Nevertheless the consequences are there. For in one sense or another, Zurich is conveyed as a city of refugees and political manipulation where art, politics and historical events of the past all too easily solidify in a record which puts a selective import on disparate strands.
For while we may laugh at Carr's inadequate ramblings when putting together his own book, they are also recognizable as precisely the sort of literary memoirs which are the currency of literary and academic lionization.
And Switzerland's position in wartime seemingly divorced from the conflict is always there. As is Carr's butler Bennett (Tim Wallers) with his succinct diplomatic bag newspaper summaries of the situation. In reality, Bennett was in charge of Carr and the consulate in Zurich, so here as butler he is is literally a "public servant". Even if his transformation into a PG Wodehouse type character also has resonance.
It feels both a problem and a strength that our sympathies tend to turn towards Carr as an uncanonized character in this gallery of secular saints.
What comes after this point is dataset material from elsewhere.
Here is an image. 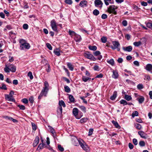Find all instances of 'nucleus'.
I'll use <instances>...</instances> for the list:
<instances>
[{"label":"nucleus","mask_w":152,"mask_h":152,"mask_svg":"<svg viewBox=\"0 0 152 152\" xmlns=\"http://www.w3.org/2000/svg\"><path fill=\"white\" fill-rule=\"evenodd\" d=\"M72 143L75 146H78L80 145L81 147L83 150L86 151L89 150L88 146L86 145L84 141L81 139H77L75 136H72L71 138Z\"/></svg>","instance_id":"obj_1"},{"label":"nucleus","mask_w":152,"mask_h":152,"mask_svg":"<svg viewBox=\"0 0 152 152\" xmlns=\"http://www.w3.org/2000/svg\"><path fill=\"white\" fill-rule=\"evenodd\" d=\"M49 84L47 81H45L44 83V87L42 90L41 92L38 97V99L40 100L43 96H46L47 94L48 91Z\"/></svg>","instance_id":"obj_2"},{"label":"nucleus","mask_w":152,"mask_h":152,"mask_svg":"<svg viewBox=\"0 0 152 152\" xmlns=\"http://www.w3.org/2000/svg\"><path fill=\"white\" fill-rule=\"evenodd\" d=\"M20 43V49L21 50H28L30 47V45L29 43H27L26 41L22 39L19 40Z\"/></svg>","instance_id":"obj_3"},{"label":"nucleus","mask_w":152,"mask_h":152,"mask_svg":"<svg viewBox=\"0 0 152 152\" xmlns=\"http://www.w3.org/2000/svg\"><path fill=\"white\" fill-rule=\"evenodd\" d=\"M4 71L7 73H9L10 71L12 72H15L16 70V67L13 65L8 64L5 65V67L4 69Z\"/></svg>","instance_id":"obj_4"},{"label":"nucleus","mask_w":152,"mask_h":152,"mask_svg":"<svg viewBox=\"0 0 152 152\" xmlns=\"http://www.w3.org/2000/svg\"><path fill=\"white\" fill-rule=\"evenodd\" d=\"M50 26L53 30L56 32H58V30L57 26H59L61 28H62V25L61 24H57V23L54 19H53L50 22Z\"/></svg>","instance_id":"obj_5"},{"label":"nucleus","mask_w":152,"mask_h":152,"mask_svg":"<svg viewBox=\"0 0 152 152\" xmlns=\"http://www.w3.org/2000/svg\"><path fill=\"white\" fill-rule=\"evenodd\" d=\"M113 45H111L110 47L113 50H117L119 51L120 50V45L119 43L117 41H113L112 42Z\"/></svg>","instance_id":"obj_6"},{"label":"nucleus","mask_w":152,"mask_h":152,"mask_svg":"<svg viewBox=\"0 0 152 152\" xmlns=\"http://www.w3.org/2000/svg\"><path fill=\"white\" fill-rule=\"evenodd\" d=\"M117 8V7L114 5L110 6L108 9V12L110 14L112 13L114 15H116L117 12L115 10Z\"/></svg>","instance_id":"obj_7"},{"label":"nucleus","mask_w":152,"mask_h":152,"mask_svg":"<svg viewBox=\"0 0 152 152\" xmlns=\"http://www.w3.org/2000/svg\"><path fill=\"white\" fill-rule=\"evenodd\" d=\"M84 56L86 58L93 61H95L96 60V59L94 56L93 55L91 54L88 52L85 53Z\"/></svg>","instance_id":"obj_8"},{"label":"nucleus","mask_w":152,"mask_h":152,"mask_svg":"<svg viewBox=\"0 0 152 152\" xmlns=\"http://www.w3.org/2000/svg\"><path fill=\"white\" fill-rule=\"evenodd\" d=\"M5 99L7 100L11 101L13 102H15V100L13 98V97L10 96L8 94L5 95Z\"/></svg>","instance_id":"obj_9"},{"label":"nucleus","mask_w":152,"mask_h":152,"mask_svg":"<svg viewBox=\"0 0 152 152\" xmlns=\"http://www.w3.org/2000/svg\"><path fill=\"white\" fill-rule=\"evenodd\" d=\"M112 72L113 75H112V77L115 79L118 78L119 76V74L117 70H113L112 71Z\"/></svg>","instance_id":"obj_10"},{"label":"nucleus","mask_w":152,"mask_h":152,"mask_svg":"<svg viewBox=\"0 0 152 152\" xmlns=\"http://www.w3.org/2000/svg\"><path fill=\"white\" fill-rule=\"evenodd\" d=\"M138 134L142 138L144 139L147 138V134L143 131H139L138 132Z\"/></svg>","instance_id":"obj_11"},{"label":"nucleus","mask_w":152,"mask_h":152,"mask_svg":"<svg viewBox=\"0 0 152 152\" xmlns=\"http://www.w3.org/2000/svg\"><path fill=\"white\" fill-rule=\"evenodd\" d=\"M72 113L75 118H77L79 113L78 109L77 108H74L73 109Z\"/></svg>","instance_id":"obj_12"},{"label":"nucleus","mask_w":152,"mask_h":152,"mask_svg":"<svg viewBox=\"0 0 152 152\" xmlns=\"http://www.w3.org/2000/svg\"><path fill=\"white\" fill-rule=\"evenodd\" d=\"M39 137L38 136H36L33 143V146L34 147H36L39 143Z\"/></svg>","instance_id":"obj_13"},{"label":"nucleus","mask_w":152,"mask_h":152,"mask_svg":"<svg viewBox=\"0 0 152 152\" xmlns=\"http://www.w3.org/2000/svg\"><path fill=\"white\" fill-rule=\"evenodd\" d=\"M145 69L152 73V65L151 64H147L146 66Z\"/></svg>","instance_id":"obj_14"},{"label":"nucleus","mask_w":152,"mask_h":152,"mask_svg":"<svg viewBox=\"0 0 152 152\" xmlns=\"http://www.w3.org/2000/svg\"><path fill=\"white\" fill-rule=\"evenodd\" d=\"M94 4L95 6L98 7L99 6V7H102L103 4L102 2L101 1H95Z\"/></svg>","instance_id":"obj_15"},{"label":"nucleus","mask_w":152,"mask_h":152,"mask_svg":"<svg viewBox=\"0 0 152 152\" xmlns=\"http://www.w3.org/2000/svg\"><path fill=\"white\" fill-rule=\"evenodd\" d=\"M87 2L86 1H82L79 4V6L84 7L87 6Z\"/></svg>","instance_id":"obj_16"},{"label":"nucleus","mask_w":152,"mask_h":152,"mask_svg":"<svg viewBox=\"0 0 152 152\" xmlns=\"http://www.w3.org/2000/svg\"><path fill=\"white\" fill-rule=\"evenodd\" d=\"M123 49L125 51L131 52L132 50V48L131 46H129L126 47H123Z\"/></svg>","instance_id":"obj_17"},{"label":"nucleus","mask_w":152,"mask_h":152,"mask_svg":"<svg viewBox=\"0 0 152 152\" xmlns=\"http://www.w3.org/2000/svg\"><path fill=\"white\" fill-rule=\"evenodd\" d=\"M74 39L76 42H79L81 40V38L80 35L76 34L75 36Z\"/></svg>","instance_id":"obj_18"},{"label":"nucleus","mask_w":152,"mask_h":152,"mask_svg":"<svg viewBox=\"0 0 152 152\" xmlns=\"http://www.w3.org/2000/svg\"><path fill=\"white\" fill-rule=\"evenodd\" d=\"M117 92L116 91H114L113 95L110 97V99L112 100H114L117 97Z\"/></svg>","instance_id":"obj_19"},{"label":"nucleus","mask_w":152,"mask_h":152,"mask_svg":"<svg viewBox=\"0 0 152 152\" xmlns=\"http://www.w3.org/2000/svg\"><path fill=\"white\" fill-rule=\"evenodd\" d=\"M112 122L116 128L118 129L120 128V126L119 125L117 121L113 120L112 121Z\"/></svg>","instance_id":"obj_20"},{"label":"nucleus","mask_w":152,"mask_h":152,"mask_svg":"<svg viewBox=\"0 0 152 152\" xmlns=\"http://www.w3.org/2000/svg\"><path fill=\"white\" fill-rule=\"evenodd\" d=\"M144 98L142 96H141L140 98H138L137 100L138 101L140 104L142 103L144 100Z\"/></svg>","instance_id":"obj_21"},{"label":"nucleus","mask_w":152,"mask_h":152,"mask_svg":"<svg viewBox=\"0 0 152 152\" xmlns=\"http://www.w3.org/2000/svg\"><path fill=\"white\" fill-rule=\"evenodd\" d=\"M82 80L84 82H86L88 80H90L91 78L89 77H87L85 76H83L82 77Z\"/></svg>","instance_id":"obj_22"},{"label":"nucleus","mask_w":152,"mask_h":152,"mask_svg":"<svg viewBox=\"0 0 152 152\" xmlns=\"http://www.w3.org/2000/svg\"><path fill=\"white\" fill-rule=\"evenodd\" d=\"M67 65L68 68L70 70L72 71L73 70V66L72 64L71 63L68 62L67 63Z\"/></svg>","instance_id":"obj_23"},{"label":"nucleus","mask_w":152,"mask_h":152,"mask_svg":"<svg viewBox=\"0 0 152 152\" xmlns=\"http://www.w3.org/2000/svg\"><path fill=\"white\" fill-rule=\"evenodd\" d=\"M59 105L60 107H62V106H63V107H66V104L65 103L64 101L62 100L59 101Z\"/></svg>","instance_id":"obj_24"},{"label":"nucleus","mask_w":152,"mask_h":152,"mask_svg":"<svg viewBox=\"0 0 152 152\" xmlns=\"http://www.w3.org/2000/svg\"><path fill=\"white\" fill-rule=\"evenodd\" d=\"M107 62L111 65L112 66H113L114 64V60L113 59H110L109 60H107Z\"/></svg>","instance_id":"obj_25"},{"label":"nucleus","mask_w":152,"mask_h":152,"mask_svg":"<svg viewBox=\"0 0 152 152\" xmlns=\"http://www.w3.org/2000/svg\"><path fill=\"white\" fill-rule=\"evenodd\" d=\"M88 118H83L80 120V122L81 123H85L87 121Z\"/></svg>","instance_id":"obj_26"},{"label":"nucleus","mask_w":152,"mask_h":152,"mask_svg":"<svg viewBox=\"0 0 152 152\" xmlns=\"http://www.w3.org/2000/svg\"><path fill=\"white\" fill-rule=\"evenodd\" d=\"M124 99L127 101H129L132 99V98L131 96L125 94V95Z\"/></svg>","instance_id":"obj_27"},{"label":"nucleus","mask_w":152,"mask_h":152,"mask_svg":"<svg viewBox=\"0 0 152 152\" xmlns=\"http://www.w3.org/2000/svg\"><path fill=\"white\" fill-rule=\"evenodd\" d=\"M44 145L45 144L44 143H40L37 147V150H39L43 149Z\"/></svg>","instance_id":"obj_28"},{"label":"nucleus","mask_w":152,"mask_h":152,"mask_svg":"<svg viewBox=\"0 0 152 152\" xmlns=\"http://www.w3.org/2000/svg\"><path fill=\"white\" fill-rule=\"evenodd\" d=\"M120 103L121 104H123L124 106L128 104L127 102L125 100L121 99L120 101Z\"/></svg>","instance_id":"obj_29"},{"label":"nucleus","mask_w":152,"mask_h":152,"mask_svg":"<svg viewBox=\"0 0 152 152\" xmlns=\"http://www.w3.org/2000/svg\"><path fill=\"white\" fill-rule=\"evenodd\" d=\"M69 98L70 101L71 102H74L75 99L72 95H69Z\"/></svg>","instance_id":"obj_30"},{"label":"nucleus","mask_w":152,"mask_h":152,"mask_svg":"<svg viewBox=\"0 0 152 152\" xmlns=\"http://www.w3.org/2000/svg\"><path fill=\"white\" fill-rule=\"evenodd\" d=\"M64 90L67 93H69L70 91V89L69 86H65L64 87Z\"/></svg>","instance_id":"obj_31"},{"label":"nucleus","mask_w":152,"mask_h":152,"mask_svg":"<svg viewBox=\"0 0 152 152\" xmlns=\"http://www.w3.org/2000/svg\"><path fill=\"white\" fill-rule=\"evenodd\" d=\"M141 44V42L139 41L138 42H135L133 43V45L136 47H138L140 46Z\"/></svg>","instance_id":"obj_32"},{"label":"nucleus","mask_w":152,"mask_h":152,"mask_svg":"<svg viewBox=\"0 0 152 152\" xmlns=\"http://www.w3.org/2000/svg\"><path fill=\"white\" fill-rule=\"evenodd\" d=\"M88 48L90 50L94 51L96 50L97 49V47L96 46H89Z\"/></svg>","instance_id":"obj_33"},{"label":"nucleus","mask_w":152,"mask_h":152,"mask_svg":"<svg viewBox=\"0 0 152 152\" xmlns=\"http://www.w3.org/2000/svg\"><path fill=\"white\" fill-rule=\"evenodd\" d=\"M146 25L148 27L152 30V21L147 23Z\"/></svg>","instance_id":"obj_34"},{"label":"nucleus","mask_w":152,"mask_h":152,"mask_svg":"<svg viewBox=\"0 0 152 152\" xmlns=\"http://www.w3.org/2000/svg\"><path fill=\"white\" fill-rule=\"evenodd\" d=\"M79 107L84 113L86 112V108L83 106H80Z\"/></svg>","instance_id":"obj_35"},{"label":"nucleus","mask_w":152,"mask_h":152,"mask_svg":"<svg viewBox=\"0 0 152 152\" xmlns=\"http://www.w3.org/2000/svg\"><path fill=\"white\" fill-rule=\"evenodd\" d=\"M101 40L102 42L105 43L107 42V38L105 37H103L101 38Z\"/></svg>","instance_id":"obj_36"},{"label":"nucleus","mask_w":152,"mask_h":152,"mask_svg":"<svg viewBox=\"0 0 152 152\" xmlns=\"http://www.w3.org/2000/svg\"><path fill=\"white\" fill-rule=\"evenodd\" d=\"M69 34L71 35L72 37V36H75L76 35V34L75 33V32L73 31H71L70 30H69Z\"/></svg>","instance_id":"obj_37"},{"label":"nucleus","mask_w":152,"mask_h":152,"mask_svg":"<svg viewBox=\"0 0 152 152\" xmlns=\"http://www.w3.org/2000/svg\"><path fill=\"white\" fill-rule=\"evenodd\" d=\"M57 112L58 113L60 114H61L62 113V107L59 106L57 110Z\"/></svg>","instance_id":"obj_38"},{"label":"nucleus","mask_w":152,"mask_h":152,"mask_svg":"<svg viewBox=\"0 0 152 152\" xmlns=\"http://www.w3.org/2000/svg\"><path fill=\"white\" fill-rule=\"evenodd\" d=\"M54 53L56 55L58 56H59L60 55V51L57 50H54L53 51Z\"/></svg>","instance_id":"obj_39"},{"label":"nucleus","mask_w":152,"mask_h":152,"mask_svg":"<svg viewBox=\"0 0 152 152\" xmlns=\"http://www.w3.org/2000/svg\"><path fill=\"white\" fill-rule=\"evenodd\" d=\"M99 13V11L95 9L93 11V14L96 16L98 15Z\"/></svg>","instance_id":"obj_40"},{"label":"nucleus","mask_w":152,"mask_h":152,"mask_svg":"<svg viewBox=\"0 0 152 152\" xmlns=\"http://www.w3.org/2000/svg\"><path fill=\"white\" fill-rule=\"evenodd\" d=\"M49 127V129L50 130V132L52 133L53 135H54L55 134V130L50 126H48Z\"/></svg>","instance_id":"obj_41"},{"label":"nucleus","mask_w":152,"mask_h":152,"mask_svg":"<svg viewBox=\"0 0 152 152\" xmlns=\"http://www.w3.org/2000/svg\"><path fill=\"white\" fill-rule=\"evenodd\" d=\"M135 126L136 128L139 130L140 129L142 128L141 125L138 124H135Z\"/></svg>","instance_id":"obj_42"},{"label":"nucleus","mask_w":152,"mask_h":152,"mask_svg":"<svg viewBox=\"0 0 152 152\" xmlns=\"http://www.w3.org/2000/svg\"><path fill=\"white\" fill-rule=\"evenodd\" d=\"M141 42L142 44L145 45L146 44V42L147 41L145 37H143L141 39Z\"/></svg>","instance_id":"obj_43"},{"label":"nucleus","mask_w":152,"mask_h":152,"mask_svg":"<svg viewBox=\"0 0 152 152\" xmlns=\"http://www.w3.org/2000/svg\"><path fill=\"white\" fill-rule=\"evenodd\" d=\"M139 145L141 147H143L145 146V143L144 141H140L139 142Z\"/></svg>","instance_id":"obj_44"},{"label":"nucleus","mask_w":152,"mask_h":152,"mask_svg":"<svg viewBox=\"0 0 152 152\" xmlns=\"http://www.w3.org/2000/svg\"><path fill=\"white\" fill-rule=\"evenodd\" d=\"M0 89L7 90V88L6 85L4 83L2 84V86L1 87Z\"/></svg>","instance_id":"obj_45"},{"label":"nucleus","mask_w":152,"mask_h":152,"mask_svg":"<svg viewBox=\"0 0 152 152\" xmlns=\"http://www.w3.org/2000/svg\"><path fill=\"white\" fill-rule=\"evenodd\" d=\"M138 115V113L137 111H135L132 114V116L133 117H134L135 116H137Z\"/></svg>","instance_id":"obj_46"},{"label":"nucleus","mask_w":152,"mask_h":152,"mask_svg":"<svg viewBox=\"0 0 152 152\" xmlns=\"http://www.w3.org/2000/svg\"><path fill=\"white\" fill-rule=\"evenodd\" d=\"M28 75L30 77V79L32 80L33 78V76L32 75V73L31 72H29L28 74Z\"/></svg>","instance_id":"obj_47"},{"label":"nucleus","mask_w":152,"mask_h":152,"mask_svg":"<svg viewBox=\"0 0 152 152\" xmlns=\"http://www.w3.org/2000/svg\"><path fill=\"white\" fill-rule=\"evenodd\" d=\"M137 88L139 89H141L143 88V85L141 84H140L137 85Z\"/></svg>","instance_id":"obj_48"},{"label":"nucleus","mask_w":152,"mask_h":152,"mask_svg":"<svg viewBox=\"0 0 152 152\" xmlns=\"http://www.w3.org/2000/svg\"><path fill=\"white\" fill-rule=\"evenodd\" d=\"M31 125L33 129L35 131L37 129V127L35 124L34 123H31Z\"/></svg>","instance_id":"obj_49"},{"label":"nucleus","mask_w":152,"mask_h":152,"mask_svg":"<svg viewBox=\"0 0 152 152\" xmlns=\"http://www.w3.org/2000/svg\"><path fill=\"white\" fill-rule=\"evenodd\" d=\"M63 69L65 70V72L67 73V75L68 76H70V73L68 71V70L65 68V66H63Z\"/></svg>","instance_id":"obj_50"},{"label":"nucleus","mask_w":152,"mask_h":152,"mask_svg":"<svg viewBox=\"0 0 152 152\" xmlns=\"http://www.w3.org/2000/svg\"><path fill=\"white\" fill-rule=\"evenodd\" d=\"M23 28L24 29L27 30L28 28V26L27 24L25 23L23 25Z\"/></svg>","instance_id":"obj_51"},{"label":"nucleus","mask_w":152,"mask_h":152,"mask_svg":"<svg viewBox=\"0 0 152 152\" xmlns=\"http://www.w3.org/2000/svg\"><path fill=\"white\" fill-rule=\"evenodd\" d=\"M18 107H19L20 109L21 110H23L25 109V107L23 105H18Z\"/></svg>","instance_id":"obj_52"},{"label":"nucleus","mask_w":152,"mask_h":152,"mask_svg":"<svg viewBox=\"0 0 152 152\" xmlns=\"http://www.w3.org/2000/svg\"><path fill=\"white\" fill-rule=\"evenodd\" d=\"M83 116V114L81 112H79L77 119H79Z\"/></svg>","instance_id":"obj_53"},{"label":"nucleus","mask_w":152,"mask_h":152,"mask_svg":"<svg viewBox=\"0 0 152 152\" xmlns=\"http://www.w3.org/2000/svg\"><path fill=\"white\" fill-rule=\"evenodd\" d=\"M58 148L59 151L61 152H63L64 151V148L62 147L61 145H58Z\"/></svg>","instance_id":"obj_54"},{"label":"nucleus","mask_w":152,"mask_h":152,"mask_svg":"<svg viewBox=\"0 0 152 152\" xmlns=\"http://www.w3.org/2000/svg\"><path fill=\"white\" fill-rule=\"evenodd\" d=\"M94 70L99 71V70L100 69L99 68V66L97 65L94 66Z\"/></svg>","instance_id":"obj_55"},{"label":"nucleus","mask_w":152,"mask_h":152,"mask_svg":"<svg viewBox=\"0 0 152 152\" xmlns=\"http://www.w3.org/2000/svg\"><path fill=\"white\" fill-rule=\"evenodd\" d=\"M133 142L135 145H137L138 144L137 140L135 138L133 139Z\"/></svg>","instance_id":"obj_56"},{"label":"nucleus","mask_w":152,"mask_h":152,"mask_svg":"<svg viewBox=\"0 0 152 152\" xmlns=\"http://www.w3.org/2000/svg\"><path fill=\"white\" fill-rule=\"evenodd\" d=\"M94 131V130L93 129L91 128L89 130V131L88 132V135L89 136H90L92 134L93 132Z\"/></svg>","instance_id":"obj_57"},{"label":"nucleus","mask_w":152,"mask_h":152,"mask_svg":"<svg viewBox=\"0 0 152 152\" xmlns=\"http://www.w3.org/2000/svg\"><path fill=\"white\" fill-rule=\"evenodd\" d=\"M80 98L83 100V103L86 104H87V101L84 99V97L80 96Z\"/></svg>","instance_id":"obj_58"},{"label":"nucleus","mask_w":152,"mask_h":152,"mask_svg":"<svg viewBox=\"0 0 152 152\" xmlns=\"http://www.w3.org/2000/svg\"><path fill=\"white\" fill-rule=\"evenodd\" d=\"M122 24L124 26H127V21L125 20H124L122 22Z\"/></svg>","instance_id":"obj_59"},{"label":"nucleus","mask_w":152,"mask_h":152,"mask_svg":"<svg viewBox=\"0 0 152 152\" xmlns=\"http://www.w3.org/2000/svg\"><path fill=\"white\" fill-rule=\"evenodd\" d=\"M100 52L99 51H96L94 53V54L95 56H98L99 55H100Z\"/></svg>","instance_id":"obj_60"},{"label":"nucleus","mask_w":152,"mask_h":152,"mask_svg":"<svg viewBox=\"0 0 152 152\" xmlns=\"http://www.w3.org/2000/svg\"><path fill=\"white\" fill-rule=\"evenodd\" d=\"M29 101L32 104L34 102V98L33 97H30L29 99Z\"/></svg>","instance_id":"obj_61"},{"label":"nucleus","mask_w":152,"mask_h":152,"mask_svg":"<svg viewBox=\"0 0 152 152\" xmlns=\"http://www.w3.org/2000/svg\"><path fill=\"white\" fill-rule=\"evenodd\" d=\"M22 101L25 104H27L28 102V100L26 98L23 99H22Z\"/></svg>","instance_id":"obj_62"},{"label":"nucleus","mask_w":152,"mask_h":152,"mask_svg":"<svg viewBox=\"0 0 152 152\" xmlns=\"http://www.w3.org/2000/svg\"><path fill=\"white\" fill-rule=\"evenodd\" d=\"M46 45L47 46V47L50 50H52V47L51 45L48 43H47L46 44Z\"/></svg>","instance_id":"obj_63"},{"label":"nucleus","mask_w":152,"mask_h":152,"mask_svg":"<svg viewBox=\"0 0 152 152\" xmlns=\"http://www.w3.org/2000/svg\"><path fill=\"white\" fill-rule=\"evenodd\" d=\"M134 64L137 66H138L140 65L139 62L137 61H134L133 62Z\"/></svg>","instance_id":"obj_64"}]
</instances>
Nevertheless, the play relies on an inordinate amount of background knowledge which, speaking frankly, hardly seems part of the mainstream in our twentieth first century internet world.
The detailed care lavished on the set and costumes, the timing and entrances and exits, the merging of Finnegans Wake language into Carr's muddled or maybe experimental recollections make this almost a biblical theatrical text in itself. Yet it's the visuals which stick in the mind, despite quickfire, fine performances by the cast.
Carr's torment and disgust at Joyce's undisputed genius held us - the other characters filtered through Carr's mind perhaps seem less original in our own quickfire, algorithmic world. This feels now very much a play put together rather than organically grown. Lenin and his wife Nadya (Sarah Quist) may be deliberately distanced with dialogue taken from books Carr has read to make up for being in their proximity without meeting them but this adds to the collage effect.
We have to say the current public exposure of the coopting of artists into political partisanship makes the juxtapositions a little old hat now. But, it is true, a hat which like wars and revolutions and Henry Carr's boater in The Importance Of Being Earnest, always needs to be paid for. So it's a quickfire kerching! amber light from TLT and her very own car (without the double r) critic!